Short-listed for the Governor General's Literary Award and the Banff Mountain Book Award and winner of the Edna Staebler Award for Creative Non-Fiction.
With Enbridge Inc.'s Northern Gateway proposal nearing approval, supertankers loaded with two million barrels of bitumen each may soon join herring, humpbacks and salmon on their annual migration through the tumultuous waters off British Columbia's Central Coast -- a place no oil tanker has been before. The contentious project has aroused intense opposition, pitting local First Nations, a majority of British Columbia's urban population, and environmental groups across the country against an international consortium led by Enbridge and backed by a federal government determined to make Canada an "energy superpower."
Arno Kopecky sails into the controversy aboard a forty-one-foot cutter for a closer look at a legendary region with a knife at its throat. Without any prior sailing experience, Kopecky and his sailing companion -- photographer Ilja Herb -- struggle to keep afloat as they make their way through a volatile labyrinth of fjords, inlets, and evergreen islands known as the Great Bear Rainforest. This amphibious ecosystem is among the last great wildernesses on earth, housing a quarter of the world's temperate rainforest and a thriving ocean environment that together host forty per cent more biomass per hectare than the Amazon. But as Kopecky soon discovers, the politics of Big Oil and First Nations can be every bit as treacherous to navigate as the shifting currents and hidden reefs for which the Northern Gateway tanker route is known.
In this rich evocation of ecology, culture, and history, Kopecky meditates on the line between impartial reportage and environmental activism, ultimately arguing that there are some places oil tankers should never go.
"Arno Kopecky has chosen, for his wonderful new book about the North Coast, The Oil Man and the Sea: Navigating the Northern Gateway, to explore the debate around the proposed pipeline project...The industrialization of this coast will destroy the loveliest place on the planet.

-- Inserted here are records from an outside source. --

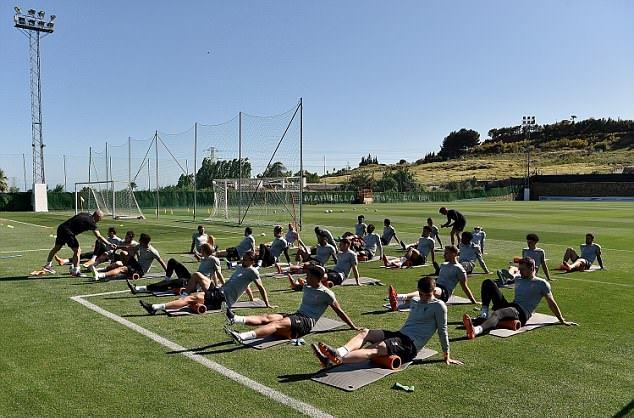 Liverpool ở Tây Ban Nha - Bóng Đá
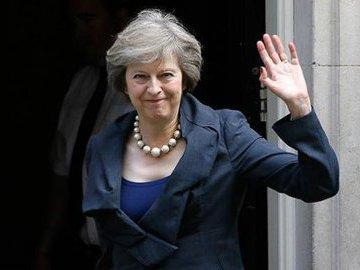 Британские СМИ сообщили о недовольстве консерваторов Терезой Мэй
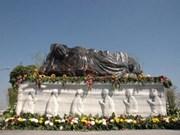 Binh Duong abrite le plus grand bouddha en saphir
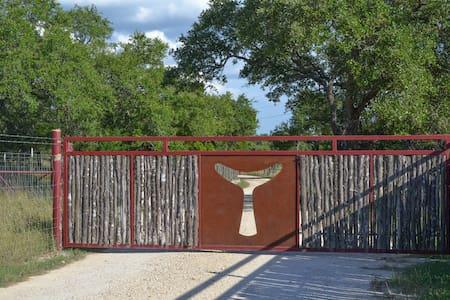 Media Luna Ranch - Guesthouse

It does not matter that it will prompt the spending of $6.5 billion to build this pipeline, or that it will bring jobs to Kitimat (about 50). Not after one has sailed and fished in these mountain bays and listened to the people who live here. Not after one has read Arno Kopecky's fine book."
"The narrative balance between the activist and travelogue sides of Oil Man are what make the book such a pleasure to read. Kopecky's writing is at its best when he gets caught up in the details, whether it's salmon runs, anthropology or sailing, all of which tie organically back into his argument against Northern Gateway. In these passages, Kopecky is utterly convincing, and it would be a cynical reader indeed who did not come to the conclusion that the risks inherent in transporting oil through this ecosystem are too great to take on."